見ているだけで笑顔になれる。次に会うことを楽しみに頑張れる。

あなたにもそんな存在がいるだろうか。「推し」とは、ファンが応援しているタレントやアーティスト、アニメキャラクターなどを指して用いる言葉である。「推し」がファンの心に与える影響は大きく、もしも彼らを今まで通りに応援できないとなると、ファンの中に「ロス」が広がる。2020年末で「嵐」が活動を休止し、寂しさを感じている人も多いだろう。ファンはなぜ、「推し」に傾倒してしまうのか。ロスとどう対峙していけばよいのか。その答えを探るため、聖心女子大学の小城英子准教授(社会心理学)に話を聞いた。

ファン心理の変化

小城准教授によると、ファン心理とは従来、「メディアを介した対人魅力」だったという。手に届かない相手だからこそ憧れを抱いていたのだ。近年は、ファン心理が変化してきた。「会いに行けるアイドル」の登場やSNSの解禁によって、スターとファンとの距離が近くなった。そのことにより、現実とは異なる一時的な楽しみとしてスターとの関係を捉える人だけでなく、現実の恋愛と錯覚して応援する人も出てきやすくなったという。

なぜ「ロス」になるのか

小城准教授は、「人は楽しみや好きなものを持っている方が毎日幸せに生きていける」と話す。QOL(生活の質)を上げるという役割をファンは「推し」に求めているのだ。しかし、ファンとスターの距離が近くなる中で、「推し」への応援が精神的にマイナスな影響を与えてしまう場合がある。それは、「推し」との関係が現実の人間関係の代わりとなっている場合だ。「推し」とは別に精神的支えとなる存在がいる場合と異なり、「推し」がいなくなると精神的支えがなくなってしまう。そのため現実の家族や恋人を失ったような悲しい感覚に陥ってしまうのだ。
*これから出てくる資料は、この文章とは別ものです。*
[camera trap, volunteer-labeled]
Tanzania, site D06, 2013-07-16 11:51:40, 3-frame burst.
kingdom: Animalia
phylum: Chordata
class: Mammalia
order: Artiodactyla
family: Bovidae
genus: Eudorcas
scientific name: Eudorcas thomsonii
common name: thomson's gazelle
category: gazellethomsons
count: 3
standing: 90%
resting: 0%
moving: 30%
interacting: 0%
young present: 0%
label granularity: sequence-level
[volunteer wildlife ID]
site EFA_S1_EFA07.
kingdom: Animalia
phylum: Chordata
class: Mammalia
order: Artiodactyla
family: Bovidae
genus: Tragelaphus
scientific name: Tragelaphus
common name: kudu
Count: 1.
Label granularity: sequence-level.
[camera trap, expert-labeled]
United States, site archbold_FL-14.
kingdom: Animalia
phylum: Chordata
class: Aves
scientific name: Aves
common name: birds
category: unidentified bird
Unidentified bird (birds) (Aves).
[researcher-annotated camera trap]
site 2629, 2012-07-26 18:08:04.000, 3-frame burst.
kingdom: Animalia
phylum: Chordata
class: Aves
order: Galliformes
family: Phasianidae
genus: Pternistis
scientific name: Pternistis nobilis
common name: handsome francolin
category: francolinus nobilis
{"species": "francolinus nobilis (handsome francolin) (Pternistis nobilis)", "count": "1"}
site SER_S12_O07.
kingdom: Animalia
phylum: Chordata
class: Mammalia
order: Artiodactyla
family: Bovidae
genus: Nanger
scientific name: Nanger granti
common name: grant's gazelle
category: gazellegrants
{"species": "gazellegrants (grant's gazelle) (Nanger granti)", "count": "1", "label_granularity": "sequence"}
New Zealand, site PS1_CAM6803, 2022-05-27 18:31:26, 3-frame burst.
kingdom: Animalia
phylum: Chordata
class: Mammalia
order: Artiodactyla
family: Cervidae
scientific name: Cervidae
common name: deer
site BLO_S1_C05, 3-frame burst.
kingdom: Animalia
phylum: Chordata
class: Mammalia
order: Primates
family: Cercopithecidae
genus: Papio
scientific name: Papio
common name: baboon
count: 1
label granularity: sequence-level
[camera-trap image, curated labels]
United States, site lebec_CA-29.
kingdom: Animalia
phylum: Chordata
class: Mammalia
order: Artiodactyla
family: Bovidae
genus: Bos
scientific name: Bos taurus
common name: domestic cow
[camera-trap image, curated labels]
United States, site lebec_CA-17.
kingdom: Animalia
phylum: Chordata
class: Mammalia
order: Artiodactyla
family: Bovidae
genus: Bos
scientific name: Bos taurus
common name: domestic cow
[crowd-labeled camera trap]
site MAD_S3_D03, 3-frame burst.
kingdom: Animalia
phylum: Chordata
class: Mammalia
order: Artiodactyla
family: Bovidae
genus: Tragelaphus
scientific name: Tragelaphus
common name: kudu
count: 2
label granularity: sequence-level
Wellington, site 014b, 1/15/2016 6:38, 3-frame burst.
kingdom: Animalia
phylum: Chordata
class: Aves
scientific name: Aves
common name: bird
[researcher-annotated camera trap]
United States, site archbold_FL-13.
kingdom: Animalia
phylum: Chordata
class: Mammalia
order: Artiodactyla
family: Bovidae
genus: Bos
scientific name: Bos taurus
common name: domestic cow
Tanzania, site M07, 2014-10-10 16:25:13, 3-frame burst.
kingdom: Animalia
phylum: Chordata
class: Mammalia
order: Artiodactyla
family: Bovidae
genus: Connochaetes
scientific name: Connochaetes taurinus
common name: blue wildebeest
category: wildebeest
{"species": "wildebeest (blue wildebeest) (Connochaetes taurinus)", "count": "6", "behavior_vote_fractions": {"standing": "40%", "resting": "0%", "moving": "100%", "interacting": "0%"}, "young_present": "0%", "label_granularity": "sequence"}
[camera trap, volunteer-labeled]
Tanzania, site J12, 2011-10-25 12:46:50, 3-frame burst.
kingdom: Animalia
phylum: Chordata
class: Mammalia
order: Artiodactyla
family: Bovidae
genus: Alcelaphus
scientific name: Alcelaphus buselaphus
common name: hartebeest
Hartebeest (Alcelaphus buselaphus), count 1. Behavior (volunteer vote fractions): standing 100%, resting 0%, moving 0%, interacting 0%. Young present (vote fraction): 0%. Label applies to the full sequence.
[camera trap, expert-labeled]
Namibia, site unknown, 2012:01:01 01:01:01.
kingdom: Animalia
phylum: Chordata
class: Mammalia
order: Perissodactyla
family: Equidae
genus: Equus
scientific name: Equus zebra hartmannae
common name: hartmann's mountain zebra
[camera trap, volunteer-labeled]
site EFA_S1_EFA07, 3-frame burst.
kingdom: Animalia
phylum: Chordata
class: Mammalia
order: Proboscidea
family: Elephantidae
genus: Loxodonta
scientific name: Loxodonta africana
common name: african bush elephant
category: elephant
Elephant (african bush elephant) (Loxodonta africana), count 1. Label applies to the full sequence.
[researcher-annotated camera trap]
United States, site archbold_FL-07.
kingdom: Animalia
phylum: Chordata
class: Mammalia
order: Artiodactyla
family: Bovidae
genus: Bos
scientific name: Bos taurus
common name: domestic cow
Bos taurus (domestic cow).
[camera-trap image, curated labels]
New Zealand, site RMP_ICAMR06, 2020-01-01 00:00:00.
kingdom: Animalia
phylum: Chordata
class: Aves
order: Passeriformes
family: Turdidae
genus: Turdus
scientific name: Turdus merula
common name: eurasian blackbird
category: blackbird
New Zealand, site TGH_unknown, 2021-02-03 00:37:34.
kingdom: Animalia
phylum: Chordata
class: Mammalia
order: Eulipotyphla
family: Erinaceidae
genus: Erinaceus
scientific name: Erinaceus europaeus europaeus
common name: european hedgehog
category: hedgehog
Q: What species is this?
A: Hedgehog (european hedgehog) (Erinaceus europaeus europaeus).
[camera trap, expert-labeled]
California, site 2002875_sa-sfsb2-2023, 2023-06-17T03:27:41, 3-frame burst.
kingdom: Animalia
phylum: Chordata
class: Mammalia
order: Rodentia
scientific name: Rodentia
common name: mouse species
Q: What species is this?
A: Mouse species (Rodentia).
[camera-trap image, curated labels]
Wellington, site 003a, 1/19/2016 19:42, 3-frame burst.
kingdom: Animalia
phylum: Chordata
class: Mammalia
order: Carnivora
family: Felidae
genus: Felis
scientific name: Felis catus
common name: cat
そのようなマイナスの影響を受けてしまうと、立ち直るのはなかなか難しい。対人関係を構築し直し、自身のアイデンティティを新たに確立しなければ、根本的に「推し」の穴を埋めることはできないからである。そこでどのように辛さを緩和するかが重要だ。

「ロス」を乗り越えるために

中には、タレントやその関係者への攻撃をすることで辛さに耐えようとする人もいるという。そのような負のスパイラルに陥らないためにできることがあると小城准教授は話す。

一つ目は、寂しさを感謝に変換すること。寂しさの裏側にある、「推し」が自分にもたらしてくれた喜びへの感謝。それに視点を向けることで辛さは緩和できるという。

二つ目はファン同士の交流を大切にすること。人との思い出話が心の慰めになるということが心理学的にわかっている。寺院で法要を七日ごとに行うのも、近親者で定期的に故人の思い出話をすることで、徐々に心の傷を癒していく役割があるという。例えばライブ映像を見たり、「推し」にゆかりのある人物の活動を応援したりしながら、同じ境遇の人と交流を持つことで気持ちを楽にすることができるだろう。

コロナ禍の現在、次々とイベントが中止・延期され、なかなか「推し」に会えない状況が続いている。「心理的リアクタンス」といい、制限されるとかえって対象の魅力が増して感じられるという現象があるという。また、近年のアイドルは活動が長期化していることから、ファンの年齢層も幅広く、中にはそのアイドルを応援してきたことが人生の一部となっている人もいる。そのような状態で「推し」が生活から消えてしまったら寂しさを覚えるのも無理はない。次の趣味を見つけるなど簡単なことではない。

しかし、例えば、嵐の歌詞には「後ろには明日はないから前を向け」という明るいメッセージがある。「推し」からもらったものを糧とし、寂しさを乗り越えて彼らの幸せを願うことが、ファンにできる最大の応援なのかもしれない。